Has anyone used either of these services for this type of thing?
S3 has the massive advantage that you can access files very simply over HTTP, and it supports REST operations for creating/updating/deleting files. This makes it incredibly easy to talk to.
Combine that with the fact that with S3 you only pay for storage (with SimpleDB, you also pay for machine hours), and I'd say S3 was the best solution in this case.
I'm pretty sure the maximum row size in SimpleDB is lower than 200kb, so you'd have to use S3.
I currently have a document management system running across several servers which stores all documents in S3. The documents/files range from 1KB to 2GB. So far I've found s3 to be brilliant, very easy to communicate with in almost any language and as a bonus offers AES encryption.
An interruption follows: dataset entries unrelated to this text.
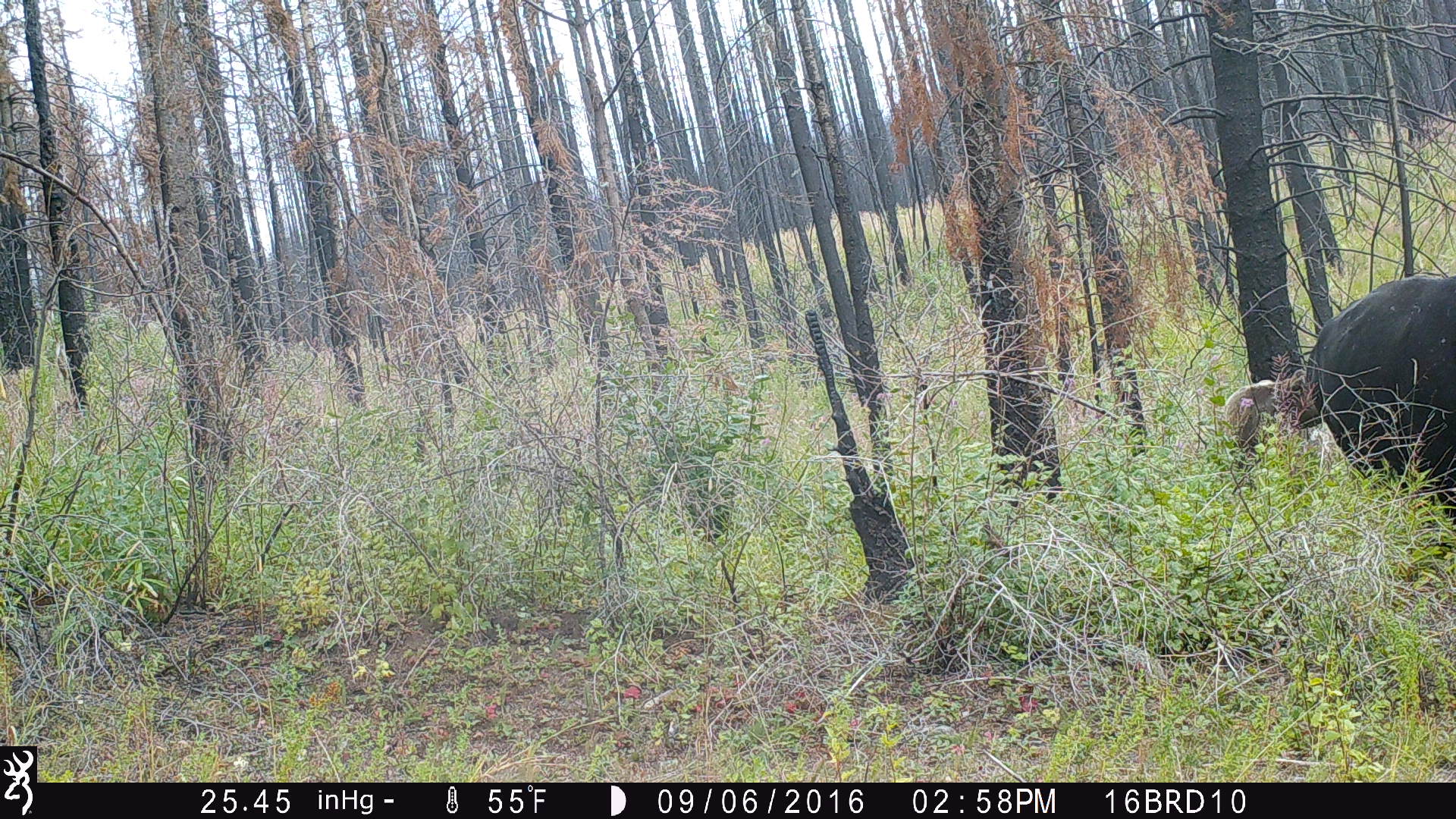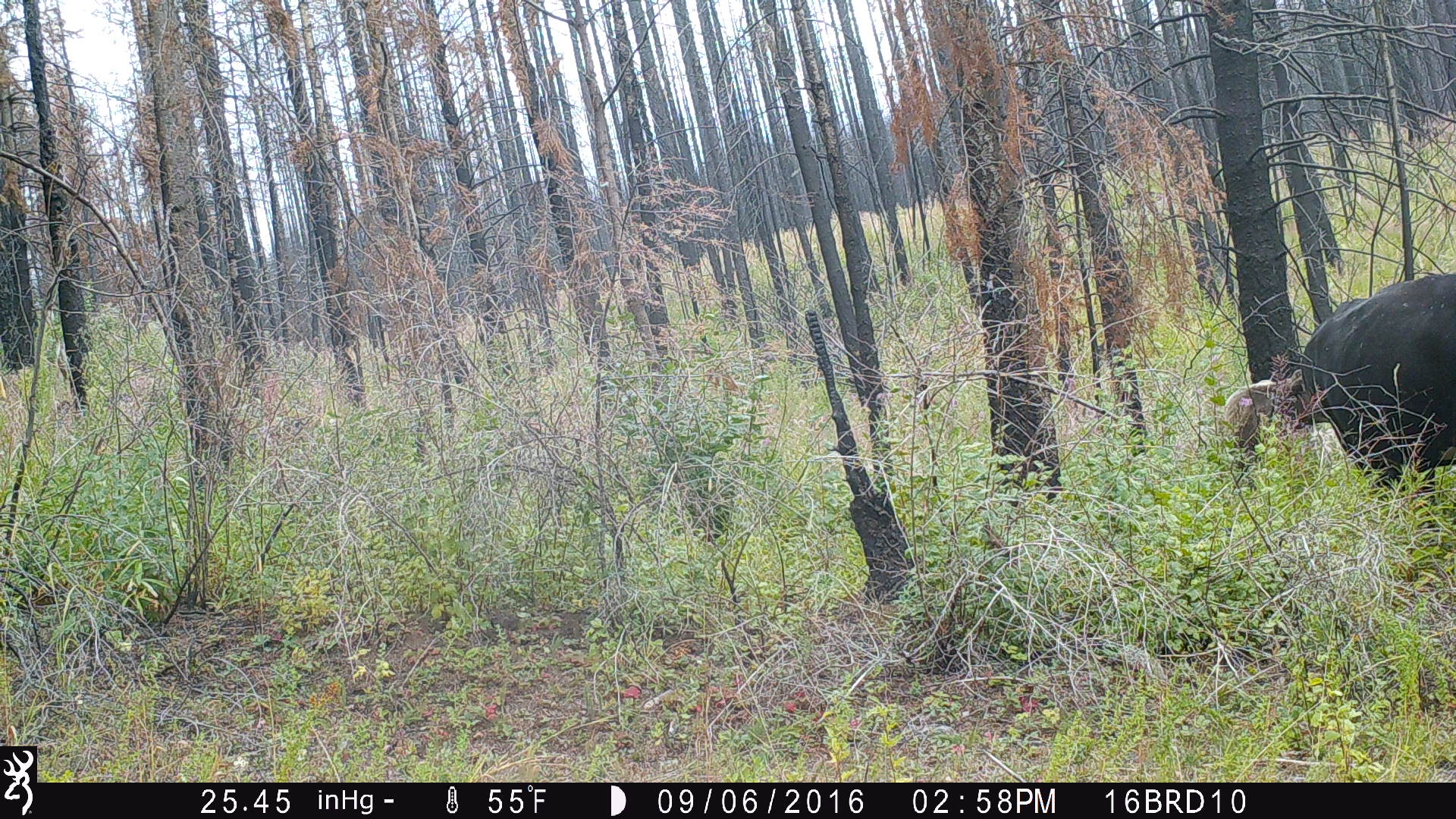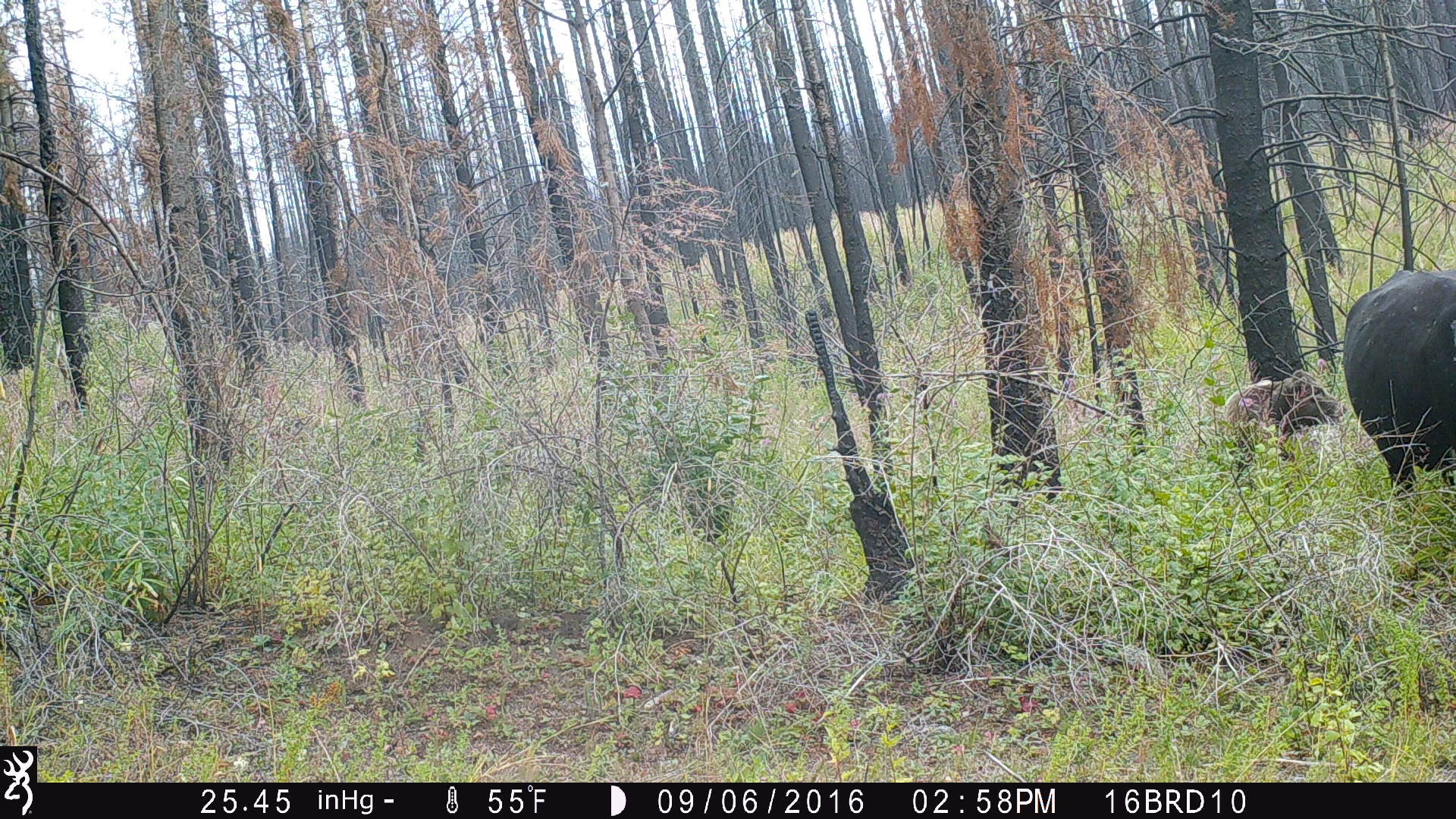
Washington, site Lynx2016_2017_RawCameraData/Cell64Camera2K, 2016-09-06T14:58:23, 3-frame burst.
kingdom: Animalia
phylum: Chordata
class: Mammalia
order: Artiodactyla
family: Bovidae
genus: Bos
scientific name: Bos taurus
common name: domestic cattle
Domestic cattle (Bos taurus). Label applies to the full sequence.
If Storage Size & Cost are your major deciding factors - SimpleDB's sizing model includes indexes and therefore costs more than S3 byte-for-byte. Starting at $0.25 to $0.34 per GB-month, it is a waste to load up SimpleDB with data and not use complex queries.
The attribute value size limit of 1k may impact your designs and require you to chunk values. Great for javascript/terrible for html.
SimpleDB is fantastic as an index to your content hosted on S3 and pre/post processed on EC2.